Spatial relation data

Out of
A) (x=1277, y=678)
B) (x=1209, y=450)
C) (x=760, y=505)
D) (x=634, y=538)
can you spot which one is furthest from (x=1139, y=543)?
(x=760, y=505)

• **GOAL**:
Could you replace "furthest" with "farthest" in the entries above and leave everything else the same?

• **OUTPUT FOR THIS EXERCISE**:
Out of
A) (x=1277, y=678)
B) (x=1209, y=450)
C) (x=760, y=505)
D) (x=634, y=538)
can you spot which one is farthest from (x=1139, y=543)?
(x=760, y=505)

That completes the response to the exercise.